LIST- Address: 0x7fd02ac03500, List_Value: 0x7fd02ac034e0 Next: 0x10aab3020
|   LABEL- Address: 0x7fd02ac034e0, Value: let Next: 0x7fd02ac034c0
|   LABEL- Address: 0x7fd02ac034c0, Value: us Next: 0x7fd02ac034a0
|   LIST- Address: 0x7fd02ac034a0, List_Value: 0x7fd02ac033f0 Next: 0x7fd02ac03480
|   |   LABEL- Address: 0x7fd02ac033f0, Value: consider Next: 0x10aab3020
|   |   NIL- Address: 0x10aab3020
|   -------------------------------------------------------
|   LABEL- Address: 0x7fd02ac03480, Value: words Next: 0x7fd02ac03460
|   LABEL- Address: 0x7fd02ac03460, Value: not Next: 0x7fd02ac03440
|   LABEL- Address: 0x7fd02ac03440, Value: chars Next: 0x10aab3020
|   NIL- Address: 0x10aab3020
-------------------------------------------------------
NIL- Address: 0x10aab3020
-------------------------------------------------------

Now it is a lot easier, visually, to see the groupings of each list.

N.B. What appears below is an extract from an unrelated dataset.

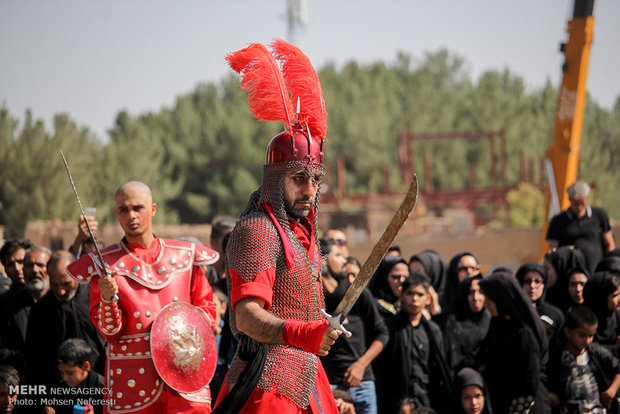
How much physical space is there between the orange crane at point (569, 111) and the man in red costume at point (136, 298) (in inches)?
326

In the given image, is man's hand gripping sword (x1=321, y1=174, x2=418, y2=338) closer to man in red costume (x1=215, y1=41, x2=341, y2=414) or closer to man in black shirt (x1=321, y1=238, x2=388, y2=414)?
man in red costume (x1=215, y1=41, x2=341, y2=414)

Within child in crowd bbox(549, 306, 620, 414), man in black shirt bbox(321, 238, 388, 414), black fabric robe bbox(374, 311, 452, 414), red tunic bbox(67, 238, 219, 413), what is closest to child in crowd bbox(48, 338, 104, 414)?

Try this!

int main() {
    C *a_list = read("(here (is (another (more deeply) nested) list))");
    debug_list(a_list);
    return 0;
}
LIST- Address: 0x7fb472c03570, List_Value: 0x7fb472c03550 Next: 0x107b6f020
|   LABEL- Address: 0x7fb472c03550, Value: here Next: 0x7fb472c03530
|   LIST- Address: 0x7fb472c03530, List_Value: 0x7fb472c03510 Next: 0x107b6f020
|   |   LABEL- Address: 0x7fb472c03510, Value: is Next: 0x7fb472c034f0
|   |   LIST- Address: 0x7fb472c034f0, List_Value: 0x7fb472c034a0 Next: 0x7fb472c034d0
|   |   |   LABEL- Address: 0x7fb472c034a0, Value: another Next: 0x7fb472c03480
|   |   |   LIST- Address: 0x7fb472c03480, List_Value: 0x7fb472c03430 Next: 0x7fb472c03460
|   |   |   |   LABEL- Address: 0x7fb472c03430, Value: more Next: 0x7fb472c03410
|   |   |   |   LABEL- Address: 0x7fb472c03410, Value: deeply Next: 0x107b6f020
|   |   |   |   NIL- Address: 0x107b6f020
|   |   |   -------------------------------------------------------
|   |   |   LABEL- Address: 0x7fb472c03460, Value: nested Next: 0x107b6f020
|   |   |   NIL- Address: 0x107b6f020
|   |   -------------------------------------------------------
|   |   LABEL- Address: 0x7fb472c034d0, Value: list Next: 0x107b6f020
|   |   NIL- Address: 0x107b6f020
|   -------------------------------------------------------
|   NIL- Address: 0x107b6f020
-------------------------------------------------------
NIL- Address: 0x107b6f020
-------------------------------------------------------

Now I have a program that can take an arbitrary string of arbitrarily nested parenthetical expressions and turn it into an abstract syntax tree that’s represented in memory in a structured way. It doesn’t handle malformed input very well, and I can’t do much with the structure I’ve read in yet, but this is really great!